Eg ropa og de vilde ikkje høyra, og ingen agta på at eg rette ut handi,
25 Duymazlıktan geldiniz bütün öğütlerimi, Uyarılarımı duymak istemediniz.
De brydde dykk ei um all mi råd, og ansa ikkje mitt refsings ord,
26 Bu yüzden ben de felaketinize sevineceğim. Belaya uğradığınızda, Bela üzerinize bir fırtına gibi geldiğinde, Bir kasırga gibi geldiğinde felaketiniz, Sıkıntıya, kaygıya düştüğünüzde, Sizinle alay edeceğim.
So skal eg då læ når de ulukka fær, eg skal spotta når det som de ræddast kjem,
når det de ræddast kjem som eit uver, og uferdi dykkar fer hit som ein storm, når trengsla og naud kjem på dykk.
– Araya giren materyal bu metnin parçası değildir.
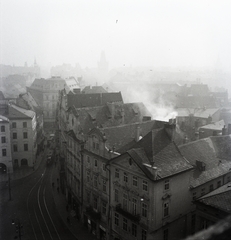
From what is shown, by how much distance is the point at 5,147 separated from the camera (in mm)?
66000

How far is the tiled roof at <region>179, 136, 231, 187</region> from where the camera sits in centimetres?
3775

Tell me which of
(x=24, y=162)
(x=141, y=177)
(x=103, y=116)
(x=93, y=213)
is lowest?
(x=24, y=162)

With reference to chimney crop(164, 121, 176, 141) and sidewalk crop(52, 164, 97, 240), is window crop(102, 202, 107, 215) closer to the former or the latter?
sidewalk crop(52, 164, 97, 240)

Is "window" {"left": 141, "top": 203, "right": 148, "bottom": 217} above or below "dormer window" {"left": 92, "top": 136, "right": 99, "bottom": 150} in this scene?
below

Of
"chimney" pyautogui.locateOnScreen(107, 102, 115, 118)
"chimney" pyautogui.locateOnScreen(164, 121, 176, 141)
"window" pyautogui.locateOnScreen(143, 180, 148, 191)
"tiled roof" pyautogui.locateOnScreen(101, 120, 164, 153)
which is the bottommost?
"window" pyautogui.locateOnScreen(143, 180, 148, 191)

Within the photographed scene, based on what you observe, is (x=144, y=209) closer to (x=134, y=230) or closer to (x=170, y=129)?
(x=134, y=230)

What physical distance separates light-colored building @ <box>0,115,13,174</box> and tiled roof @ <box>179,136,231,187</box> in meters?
43.5

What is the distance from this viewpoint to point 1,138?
6506 centimetres

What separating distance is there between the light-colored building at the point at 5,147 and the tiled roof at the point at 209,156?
143 ft

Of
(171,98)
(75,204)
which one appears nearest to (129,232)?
(75,204)

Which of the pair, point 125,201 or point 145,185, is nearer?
point 145,185

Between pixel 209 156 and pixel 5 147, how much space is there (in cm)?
4760

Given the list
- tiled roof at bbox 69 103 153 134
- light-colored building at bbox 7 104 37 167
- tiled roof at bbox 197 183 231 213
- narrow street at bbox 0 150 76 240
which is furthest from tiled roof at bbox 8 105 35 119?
tiled roof at bbox 197 183 231 213

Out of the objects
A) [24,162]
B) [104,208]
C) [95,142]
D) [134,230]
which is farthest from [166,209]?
[24,162]
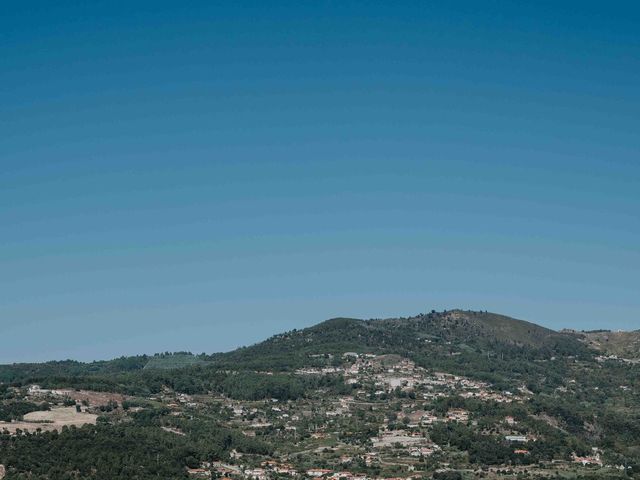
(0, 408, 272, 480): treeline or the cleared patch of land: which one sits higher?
the cleared patch of land

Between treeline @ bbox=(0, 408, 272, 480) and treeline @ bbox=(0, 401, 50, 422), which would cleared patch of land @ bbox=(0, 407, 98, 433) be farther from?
treeline @ bbox=(0, 408, 272, 480)

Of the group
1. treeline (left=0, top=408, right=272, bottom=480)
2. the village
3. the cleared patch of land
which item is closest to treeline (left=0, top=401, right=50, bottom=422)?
the cleared patch of land

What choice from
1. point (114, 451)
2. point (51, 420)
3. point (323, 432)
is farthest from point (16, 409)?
point (323, 432)

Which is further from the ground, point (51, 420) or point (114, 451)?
point (51, 420)

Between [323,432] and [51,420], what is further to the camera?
[323,432]

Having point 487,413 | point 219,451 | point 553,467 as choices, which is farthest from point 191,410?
point 553,467

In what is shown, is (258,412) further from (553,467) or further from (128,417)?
(553,467)

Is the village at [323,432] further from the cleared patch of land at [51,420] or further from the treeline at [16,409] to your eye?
the treeline at [16,409]

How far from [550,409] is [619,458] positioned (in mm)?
26165

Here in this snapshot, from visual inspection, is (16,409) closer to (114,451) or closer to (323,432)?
(114,451)

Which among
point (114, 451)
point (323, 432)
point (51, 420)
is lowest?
point (114, 451)

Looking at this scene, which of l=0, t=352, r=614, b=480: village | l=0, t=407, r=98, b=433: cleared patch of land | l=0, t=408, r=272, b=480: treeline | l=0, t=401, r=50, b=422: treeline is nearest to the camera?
l=0, t=408, r=272, b=480: treeline

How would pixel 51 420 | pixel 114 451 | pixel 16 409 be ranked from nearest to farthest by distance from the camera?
pixel 114 451 < pixel 51 420 < pixel 16 409

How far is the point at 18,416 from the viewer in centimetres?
15425
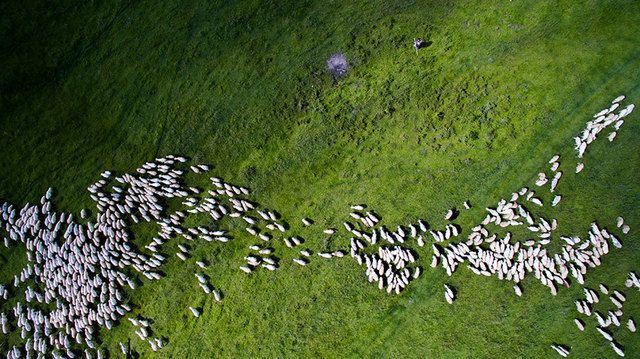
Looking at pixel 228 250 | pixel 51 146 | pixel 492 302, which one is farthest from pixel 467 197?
pixel 51 146

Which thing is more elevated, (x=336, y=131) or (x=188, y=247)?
(x=336, y=131)

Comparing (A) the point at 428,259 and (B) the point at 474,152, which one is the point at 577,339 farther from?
(B) the point at 474,152

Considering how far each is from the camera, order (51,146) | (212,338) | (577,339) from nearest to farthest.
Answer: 1. (577,339)
2. (212,338)
3. (51,146)
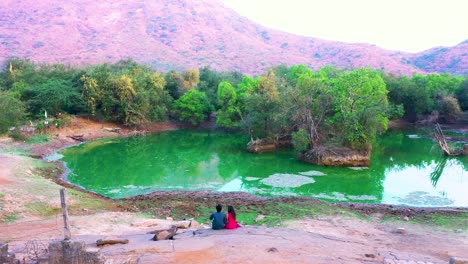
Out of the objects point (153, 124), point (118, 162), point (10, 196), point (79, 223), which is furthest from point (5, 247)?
point (153, 124)

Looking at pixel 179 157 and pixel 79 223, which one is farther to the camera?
pixel 179 157

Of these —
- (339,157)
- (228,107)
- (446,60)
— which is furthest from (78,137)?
(446,60)

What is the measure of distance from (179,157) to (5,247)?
86.4 feet

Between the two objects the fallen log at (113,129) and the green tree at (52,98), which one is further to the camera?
the fallen log at (113,129)

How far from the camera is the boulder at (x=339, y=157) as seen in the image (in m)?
29.9

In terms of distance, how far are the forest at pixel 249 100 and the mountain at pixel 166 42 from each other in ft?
136

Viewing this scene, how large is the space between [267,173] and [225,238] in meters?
16.8

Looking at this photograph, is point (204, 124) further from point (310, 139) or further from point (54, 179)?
point (54, 179)

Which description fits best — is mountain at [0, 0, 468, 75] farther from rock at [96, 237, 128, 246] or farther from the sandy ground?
rock at [96, 237, 128, 246]

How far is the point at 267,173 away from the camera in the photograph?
28.3 metres

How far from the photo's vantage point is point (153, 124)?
54250mm

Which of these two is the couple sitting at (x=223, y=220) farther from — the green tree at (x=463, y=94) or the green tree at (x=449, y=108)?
the green tree at (x=463, y=94)

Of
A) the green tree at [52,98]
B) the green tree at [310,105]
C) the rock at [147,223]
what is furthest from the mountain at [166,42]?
the rock at [147,223]

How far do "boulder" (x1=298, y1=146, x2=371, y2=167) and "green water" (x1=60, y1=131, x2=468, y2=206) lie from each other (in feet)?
3.22
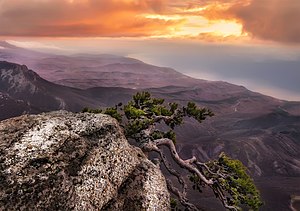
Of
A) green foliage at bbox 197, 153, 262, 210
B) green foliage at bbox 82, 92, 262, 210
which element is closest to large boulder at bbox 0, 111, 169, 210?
green foliage at bbox 82, 92, 262, 210

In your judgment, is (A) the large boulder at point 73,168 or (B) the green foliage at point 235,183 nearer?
(A) the large boulder at point 73,168

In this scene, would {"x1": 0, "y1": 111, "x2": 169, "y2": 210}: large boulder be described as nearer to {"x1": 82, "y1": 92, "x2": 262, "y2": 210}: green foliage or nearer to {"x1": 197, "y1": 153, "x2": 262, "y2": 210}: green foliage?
{"x1": 82, "y1": 92, "x2": 262, "y2": 210}: green foliage

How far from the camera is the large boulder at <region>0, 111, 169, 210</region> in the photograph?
55.0 feet

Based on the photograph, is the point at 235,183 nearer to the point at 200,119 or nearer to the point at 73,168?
the point at 200,119

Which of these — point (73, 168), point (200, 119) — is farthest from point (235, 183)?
point (73, 168)

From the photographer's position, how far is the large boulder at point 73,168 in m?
16.8

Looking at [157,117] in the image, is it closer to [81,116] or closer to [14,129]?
[81,116]

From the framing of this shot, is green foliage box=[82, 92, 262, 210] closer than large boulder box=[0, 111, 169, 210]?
No

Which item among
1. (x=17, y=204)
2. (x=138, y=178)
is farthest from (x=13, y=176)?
(x=138, y=178)

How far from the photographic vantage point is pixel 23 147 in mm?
17891

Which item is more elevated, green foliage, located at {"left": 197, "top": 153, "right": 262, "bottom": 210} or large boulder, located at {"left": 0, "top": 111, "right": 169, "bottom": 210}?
large boulder, located at {"left": 0, "top": 111, "right": 169, "bottom": 210}

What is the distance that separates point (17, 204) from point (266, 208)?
5162 inches

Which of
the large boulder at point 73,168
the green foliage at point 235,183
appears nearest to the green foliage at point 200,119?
the green foliage at point 235,183

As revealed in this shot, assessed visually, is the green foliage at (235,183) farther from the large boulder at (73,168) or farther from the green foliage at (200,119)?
the large boulder at (73,168)
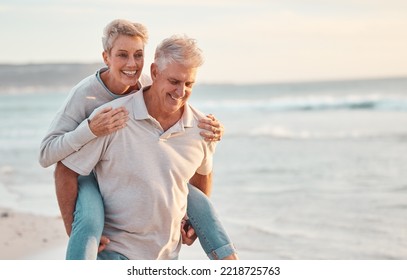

28 O zaman beni çağıracaksınız, Ama yanıtlamayacağım. Var gücünüzle arayacaksınız beni, Ama bulamayacaksınız.
Då vil eg ikkje svara når de ropar på meg, dei skal naudleita etter meg, men ikkje finna meg.
29 Çünkü bilgiden nefret ettiniz. RAB'den korkmayı reddettiniz.
Av di dei hata kunnskap og forsmådde otte for Herren,
30 Öğütlerimi istemediniz, Uyarılarımın tümünü küçümsediniz.
ikkje lydde på mi råd, vanyrde all mi påminning,
31 Bu nedenle tuttuğunuz yolun meyvesini yiyeceksiniz, Kendi düzenbazlığınıza doyacaksınız.
skal dei eta frukt av si åtferd og verta mette av sine råder.
32 Bön adamlar dönekliklerinin kurbanı olacak. Akılsızlar kaygısızlıklarının içinde yok olup gidecek.
For einvisa drep dei einfaldne, og tryggleiken dårarne tyner.
33 Ama beni dinleyen güvenlik içinde yaşayacak, Kötülükten korkmayacak, huzur bulacak.”
Men den bur trygt, som høyrer på meg, verna um ulukke-rædsla.»